*** INFORMATION GIVEN ***

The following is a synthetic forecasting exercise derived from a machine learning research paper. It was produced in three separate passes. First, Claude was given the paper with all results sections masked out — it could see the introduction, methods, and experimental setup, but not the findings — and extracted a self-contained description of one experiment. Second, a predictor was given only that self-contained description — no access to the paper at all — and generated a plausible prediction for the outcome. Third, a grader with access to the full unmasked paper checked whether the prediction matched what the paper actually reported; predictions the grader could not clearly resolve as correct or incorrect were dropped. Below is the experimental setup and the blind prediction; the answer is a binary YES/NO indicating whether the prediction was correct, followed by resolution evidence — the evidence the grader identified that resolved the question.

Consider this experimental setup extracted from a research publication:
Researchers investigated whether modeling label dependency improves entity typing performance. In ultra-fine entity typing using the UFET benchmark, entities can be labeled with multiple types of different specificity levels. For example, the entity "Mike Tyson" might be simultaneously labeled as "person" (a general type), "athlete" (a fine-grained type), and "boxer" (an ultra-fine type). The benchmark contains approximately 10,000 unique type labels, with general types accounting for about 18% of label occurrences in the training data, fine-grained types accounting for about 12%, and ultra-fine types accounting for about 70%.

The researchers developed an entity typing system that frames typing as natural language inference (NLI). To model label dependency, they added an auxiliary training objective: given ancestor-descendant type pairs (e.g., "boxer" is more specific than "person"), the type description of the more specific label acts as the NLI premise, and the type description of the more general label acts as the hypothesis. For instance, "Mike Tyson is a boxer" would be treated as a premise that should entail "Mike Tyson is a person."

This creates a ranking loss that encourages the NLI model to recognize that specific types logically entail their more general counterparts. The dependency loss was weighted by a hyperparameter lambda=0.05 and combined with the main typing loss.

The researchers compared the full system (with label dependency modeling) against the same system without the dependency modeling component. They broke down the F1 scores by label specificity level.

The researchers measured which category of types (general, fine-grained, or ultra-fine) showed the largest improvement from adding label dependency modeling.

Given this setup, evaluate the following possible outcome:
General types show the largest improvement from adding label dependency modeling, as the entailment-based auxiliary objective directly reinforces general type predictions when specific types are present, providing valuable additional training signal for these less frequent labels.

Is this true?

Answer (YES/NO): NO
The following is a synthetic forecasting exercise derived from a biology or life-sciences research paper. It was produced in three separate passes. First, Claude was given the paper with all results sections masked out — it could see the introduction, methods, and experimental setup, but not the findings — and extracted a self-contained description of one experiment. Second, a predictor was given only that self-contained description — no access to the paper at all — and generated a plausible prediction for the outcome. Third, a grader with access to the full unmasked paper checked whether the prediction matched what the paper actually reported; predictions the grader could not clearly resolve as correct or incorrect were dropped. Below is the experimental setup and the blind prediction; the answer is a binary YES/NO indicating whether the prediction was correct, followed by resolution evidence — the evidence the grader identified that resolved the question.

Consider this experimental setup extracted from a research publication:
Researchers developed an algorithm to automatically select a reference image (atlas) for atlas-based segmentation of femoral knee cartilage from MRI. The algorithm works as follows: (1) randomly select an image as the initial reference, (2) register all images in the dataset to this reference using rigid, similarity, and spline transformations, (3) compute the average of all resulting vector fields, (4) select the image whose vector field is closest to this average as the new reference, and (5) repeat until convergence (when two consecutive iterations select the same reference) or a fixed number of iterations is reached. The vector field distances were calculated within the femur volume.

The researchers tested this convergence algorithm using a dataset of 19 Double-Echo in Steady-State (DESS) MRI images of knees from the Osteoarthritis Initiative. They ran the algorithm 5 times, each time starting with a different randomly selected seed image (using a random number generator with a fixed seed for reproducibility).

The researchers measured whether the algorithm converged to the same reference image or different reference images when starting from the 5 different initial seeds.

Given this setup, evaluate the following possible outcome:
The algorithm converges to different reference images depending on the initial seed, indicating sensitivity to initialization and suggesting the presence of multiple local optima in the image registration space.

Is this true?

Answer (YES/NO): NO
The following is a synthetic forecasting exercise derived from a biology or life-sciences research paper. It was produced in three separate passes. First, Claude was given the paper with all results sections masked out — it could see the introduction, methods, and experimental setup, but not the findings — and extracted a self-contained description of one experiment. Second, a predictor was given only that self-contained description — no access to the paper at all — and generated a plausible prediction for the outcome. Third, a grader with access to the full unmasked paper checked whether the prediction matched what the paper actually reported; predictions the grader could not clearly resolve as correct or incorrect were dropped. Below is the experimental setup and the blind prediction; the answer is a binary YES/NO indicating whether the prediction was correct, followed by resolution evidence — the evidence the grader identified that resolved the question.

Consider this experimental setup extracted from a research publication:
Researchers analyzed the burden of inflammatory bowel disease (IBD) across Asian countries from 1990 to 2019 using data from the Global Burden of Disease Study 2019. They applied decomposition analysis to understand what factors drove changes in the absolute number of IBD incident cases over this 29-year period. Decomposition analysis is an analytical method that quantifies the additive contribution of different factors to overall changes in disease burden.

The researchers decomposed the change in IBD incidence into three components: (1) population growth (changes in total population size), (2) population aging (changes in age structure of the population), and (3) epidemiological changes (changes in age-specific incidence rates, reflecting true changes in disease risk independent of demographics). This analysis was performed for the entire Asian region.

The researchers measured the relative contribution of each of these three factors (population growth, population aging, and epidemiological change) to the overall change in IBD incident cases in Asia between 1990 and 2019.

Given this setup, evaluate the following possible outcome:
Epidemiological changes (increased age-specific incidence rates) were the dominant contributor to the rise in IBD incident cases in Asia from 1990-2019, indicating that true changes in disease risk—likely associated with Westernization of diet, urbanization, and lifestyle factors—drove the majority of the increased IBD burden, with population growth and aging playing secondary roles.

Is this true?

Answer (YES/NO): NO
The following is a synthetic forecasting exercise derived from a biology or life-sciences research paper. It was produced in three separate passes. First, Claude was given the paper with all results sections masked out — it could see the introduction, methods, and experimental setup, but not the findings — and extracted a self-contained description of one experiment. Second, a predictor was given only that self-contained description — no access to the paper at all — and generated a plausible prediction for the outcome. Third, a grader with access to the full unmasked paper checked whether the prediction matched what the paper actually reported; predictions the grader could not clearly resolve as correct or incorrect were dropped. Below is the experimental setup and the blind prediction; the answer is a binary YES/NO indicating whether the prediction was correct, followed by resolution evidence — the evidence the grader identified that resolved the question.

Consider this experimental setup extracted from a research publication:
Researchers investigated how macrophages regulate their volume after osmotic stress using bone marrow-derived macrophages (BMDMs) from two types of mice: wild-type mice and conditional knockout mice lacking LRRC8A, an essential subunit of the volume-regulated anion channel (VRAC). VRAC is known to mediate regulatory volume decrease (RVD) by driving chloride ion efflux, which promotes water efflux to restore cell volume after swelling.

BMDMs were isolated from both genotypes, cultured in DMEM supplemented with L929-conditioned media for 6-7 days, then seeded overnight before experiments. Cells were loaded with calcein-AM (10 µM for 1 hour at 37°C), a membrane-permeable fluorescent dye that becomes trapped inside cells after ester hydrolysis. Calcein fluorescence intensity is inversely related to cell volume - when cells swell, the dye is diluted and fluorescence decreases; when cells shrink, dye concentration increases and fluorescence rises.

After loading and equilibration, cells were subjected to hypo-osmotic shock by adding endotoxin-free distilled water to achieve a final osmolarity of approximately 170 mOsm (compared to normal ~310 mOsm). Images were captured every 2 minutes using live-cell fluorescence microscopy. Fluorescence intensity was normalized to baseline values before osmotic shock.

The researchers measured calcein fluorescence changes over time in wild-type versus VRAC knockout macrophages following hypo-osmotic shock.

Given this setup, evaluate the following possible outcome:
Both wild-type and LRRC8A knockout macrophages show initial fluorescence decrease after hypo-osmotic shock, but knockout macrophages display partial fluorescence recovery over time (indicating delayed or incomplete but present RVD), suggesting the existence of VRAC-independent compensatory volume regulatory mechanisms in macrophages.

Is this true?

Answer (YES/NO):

*** End of INFORMATION GIVEN ***

### ABOUT THIS EXERCISE
Could you work out how many lines above contain the string "fixed"? Answer with the number only.

### RESULT
2